The entire ActivityPub concept is flawed, but not because you would be left
alone in your server, it's the opposite: since you're interacting with your
friends, your friends' server would then fetch all posts from your server and
vice-versa, it will be as if there was just one server, but maintenance costs
are now duplicated and the discovery process is not great also.

These problems are less problematic the smaller the servers are, which makes
me think the best structure would be one in which each user is its own server
and just syncs to temporary syncing hubs when possible -- or maybe sync
directly to other online peers they know.

Oh, wait, that's what
[https://www.scuttlebutt.nz/](https://www.scuttlebutt.nz/) does!

(Disclaimer: I don't use Scuttlebutt nor Mastodon nor anything like that, and
I really thought about Scuttlebutt in the middle of my comment, not before.)

------
AgentME
Bug report: I just connected my Mastodon.social and Keybase profiles.

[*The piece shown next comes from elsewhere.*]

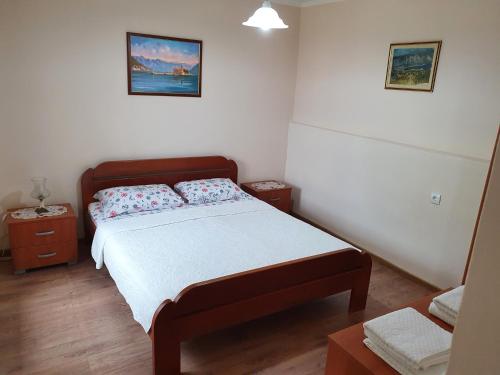 a small bedroom with a bed and two night stands at Apartment Marta in Kotor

On my
Keybase profile, the "post" link next to my Mastodon.social profile link
doesn't go directly to the proof post, but instead just links to my profile
again.

------
forgotmypw3
I'm working on a web-based system that uses PGP key as identity.

How do I integrate with Keybase?

------
s09dfhks
I'm not entirely sold on keybase.

Why would I want my online presence 100% identifiable and traceable back to
me?

What is the appeal of this service exactly?